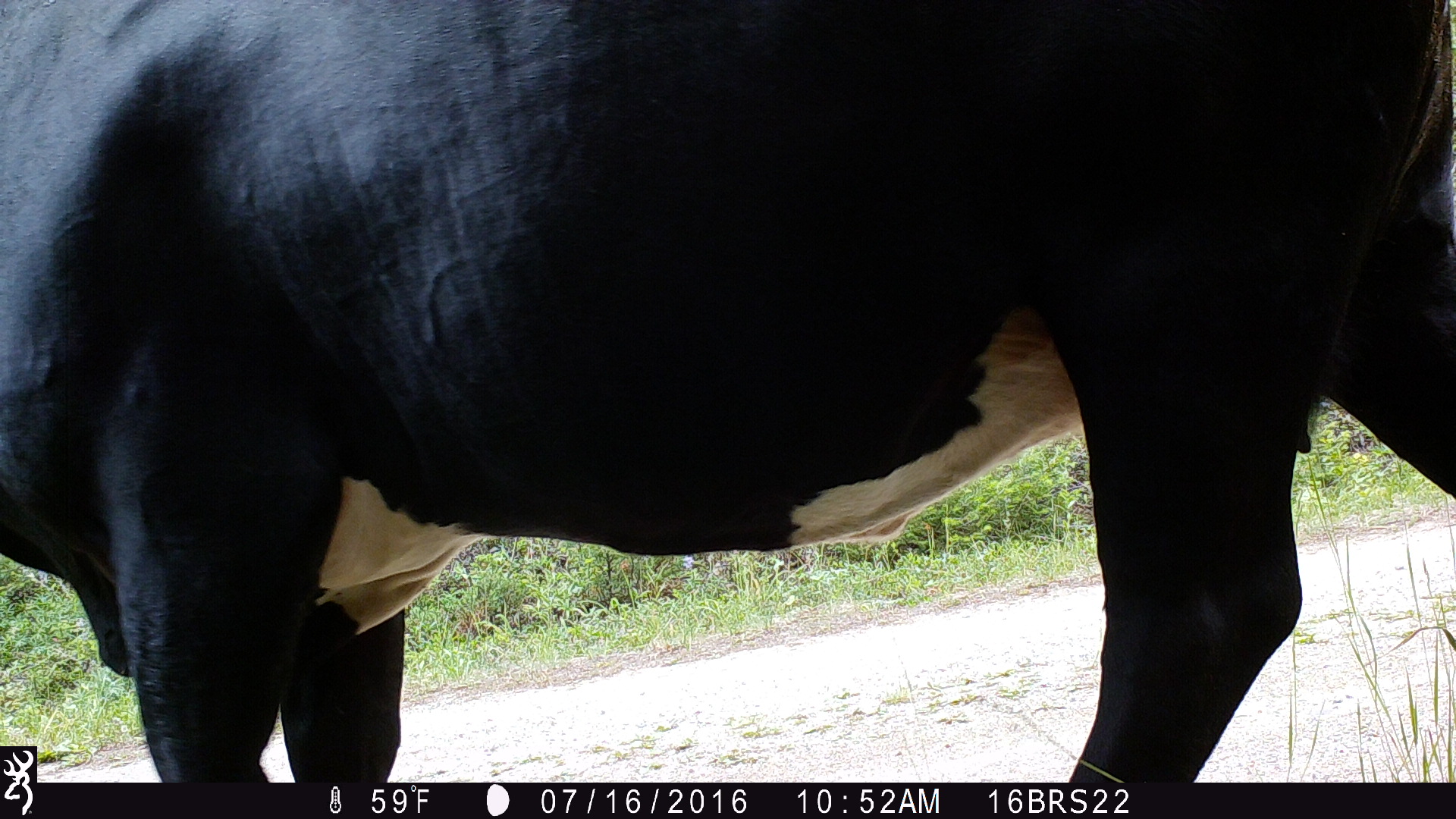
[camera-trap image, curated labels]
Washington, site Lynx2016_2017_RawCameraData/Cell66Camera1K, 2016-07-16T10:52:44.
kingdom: Animalia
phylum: Chordata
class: Mammalia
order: Artiodactyla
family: Bovidae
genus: Bos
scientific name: Bos taurus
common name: domestic cattle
Domestic cattle (Bos taurus). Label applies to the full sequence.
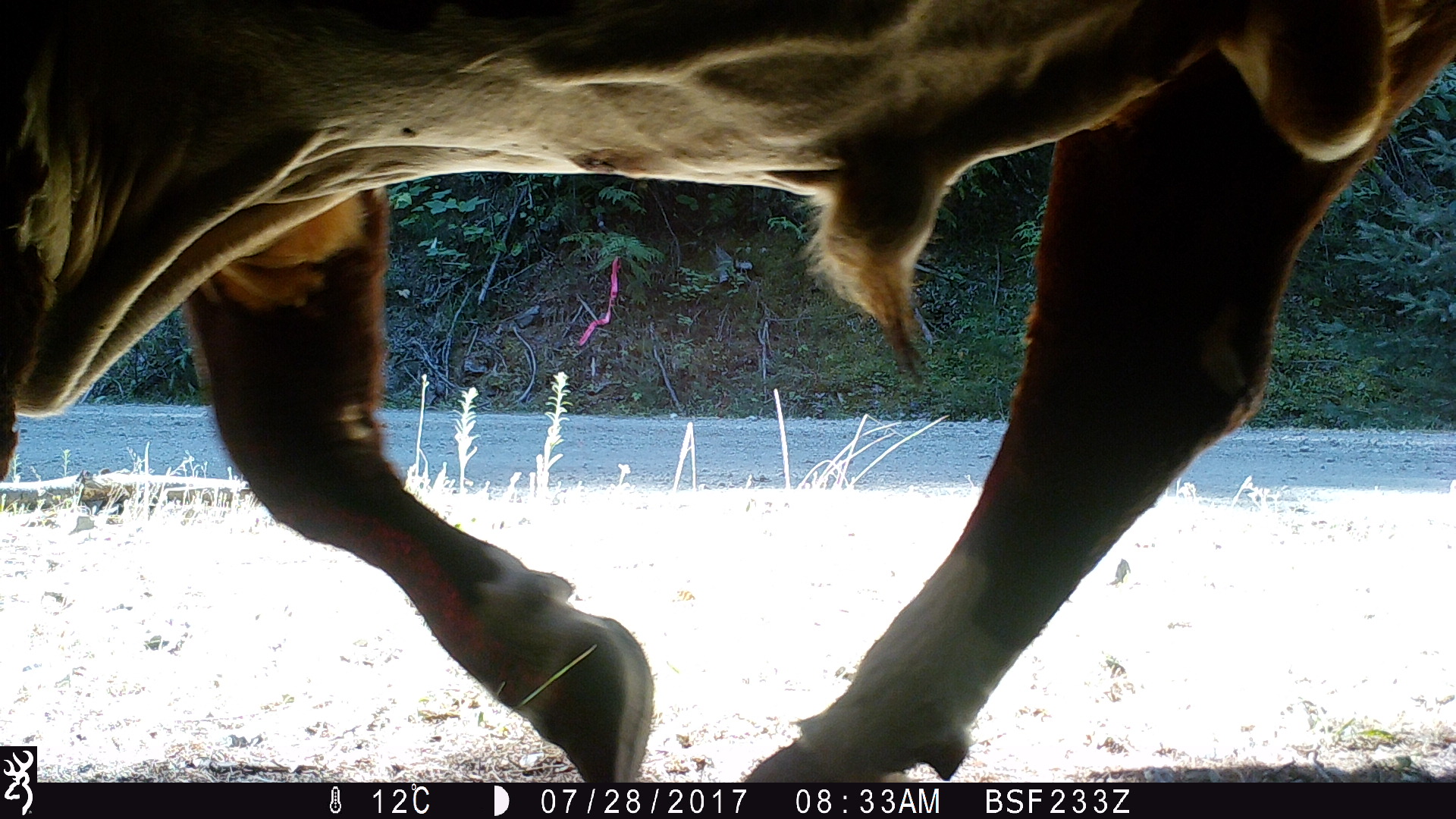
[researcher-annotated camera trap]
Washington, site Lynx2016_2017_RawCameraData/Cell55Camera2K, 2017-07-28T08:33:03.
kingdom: Animalia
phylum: Chordata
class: Mammalia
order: Artiodactyla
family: Bovidae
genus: Bos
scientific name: Bos taurus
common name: domestic cattle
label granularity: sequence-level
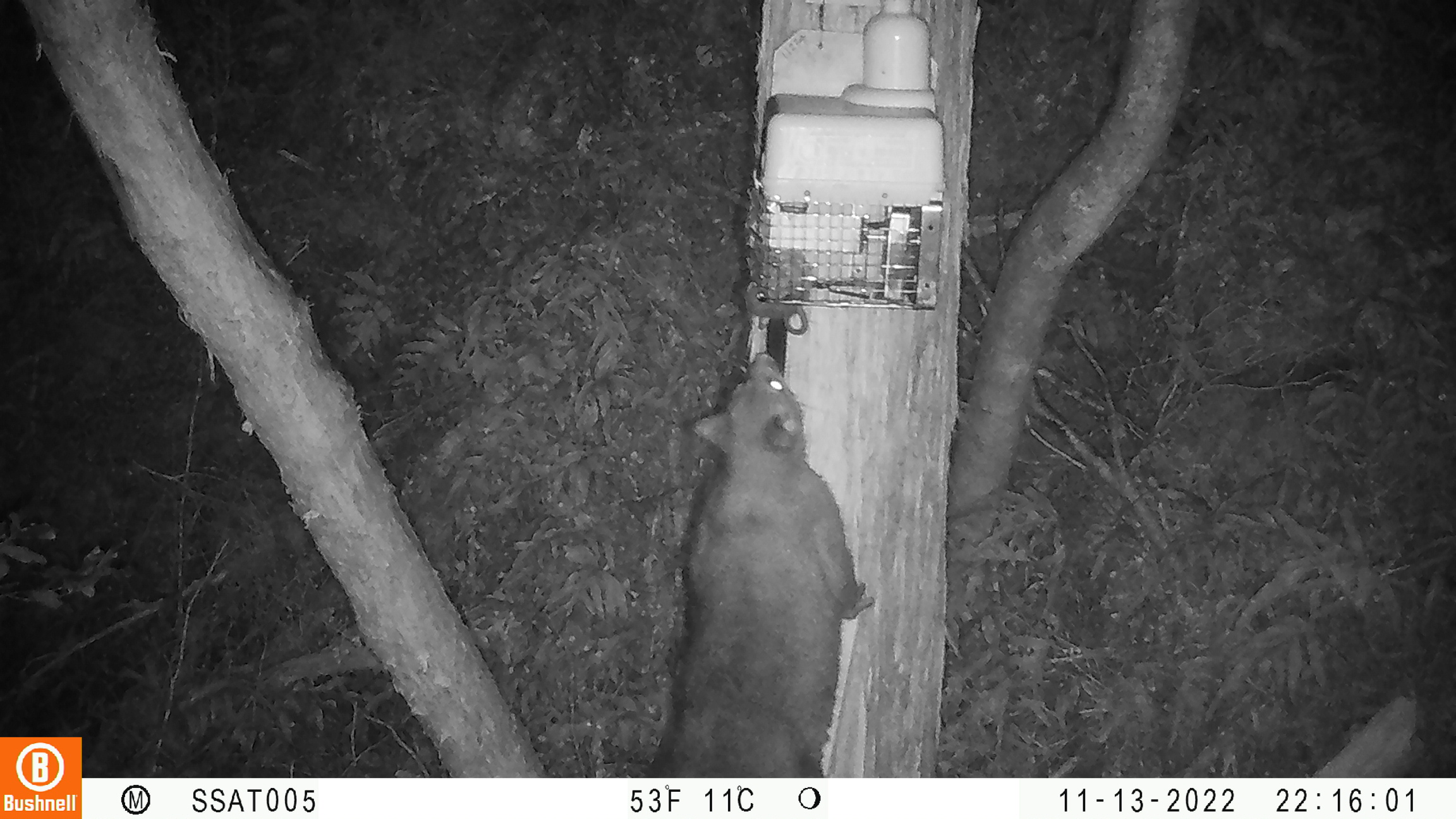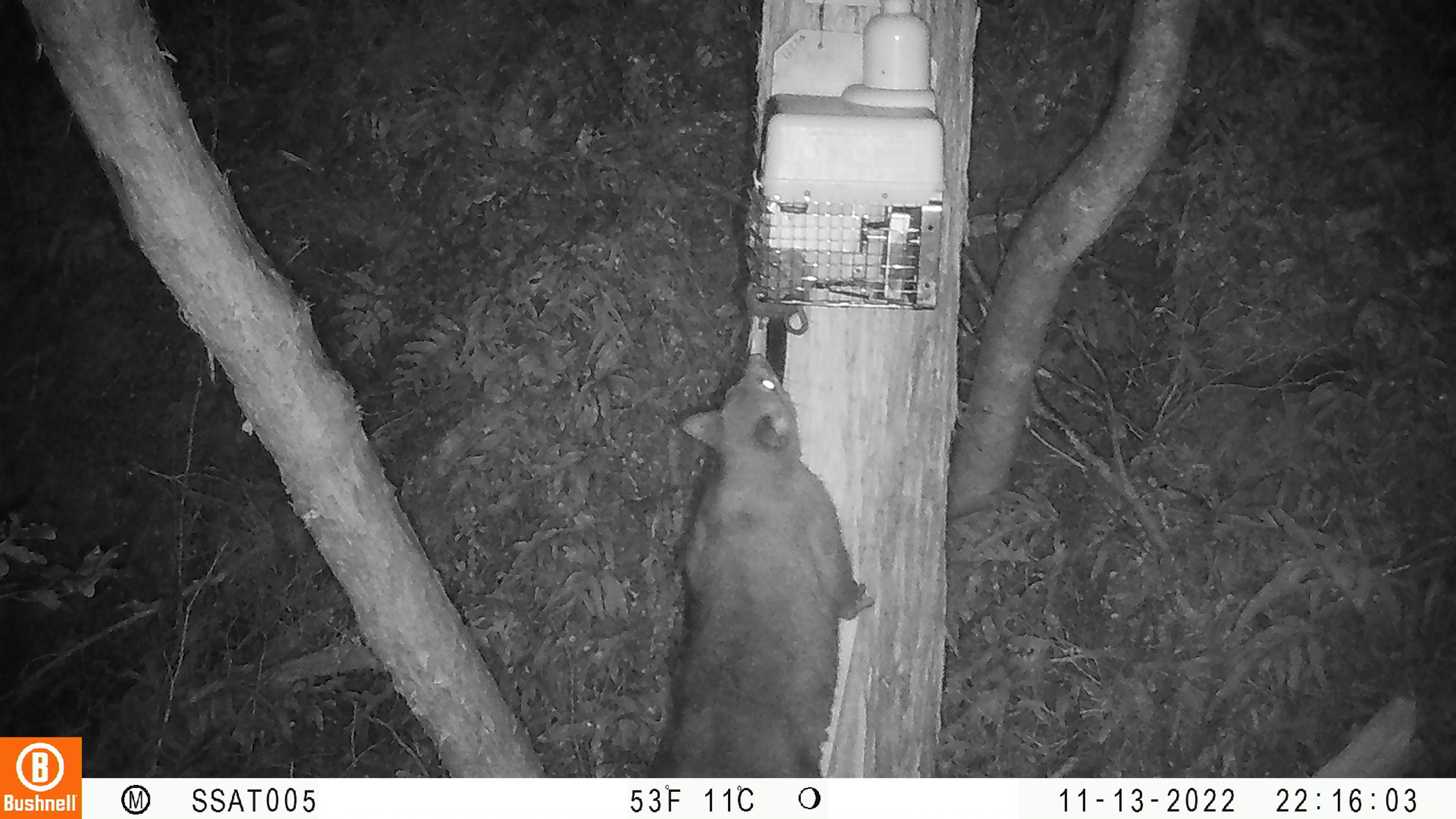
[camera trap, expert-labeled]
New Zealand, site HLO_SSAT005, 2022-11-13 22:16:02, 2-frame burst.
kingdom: Animalia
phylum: Chordata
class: Mammalia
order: Diprotodontia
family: Phalangeridae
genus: Trichosurus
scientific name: Trichosurus vulpecula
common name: common brushtail possum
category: possum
Possum (common brushtail possum) (Trichosurus vulpecula).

- - - - -

» WHAT TO WORK ON: Where an entry contains an image, skip the image and write out the rest exactly.

» OUTPUT OF THE EXERCISE:
[camera-trap image, curated labels]
Washington, site Lynx2016_2017_RawCameraData/Cell66Camera1K, 2016-07-16T10:52:44.
kingdom: Animalia
phylum: Chordata
class: Mammalia
order: Artiodactyla
family: Bovidae
genus: Bos
scientific name: Bos taurus
common name: domestic cattle
Domestic cattle (Bos taurus). Label applies to the full sequence.
[researcher-annotated camera trap]
Washington, site Lynx2016_2017_RawCameraData/Cell55Camera2K, 2017-07-28T08:33:03.
kingdom: Animalia
phylum: Chordata
class: Mammalia
order: Artiodactyla
family: Bovidae
genus: Bos
scientific name: Bos taurus
common name: domestic cattle
label granularity: sequence-level
[camera trap, expert-labeled]
New Zealand, site HLO_SSAT005, 2022-11-13 22:16:02, 2-frame burst.
kingdom: Animalia
phylum: Chordata
class: Mammalia
order: Diprotodontia
family: Phalangeridae
genus: Trichosurus
scientific name: Trichosurus vulpecula
common name: common brushtail possum
category: possum
Possum (common brushtail possum) (Trichosurus vulpecula).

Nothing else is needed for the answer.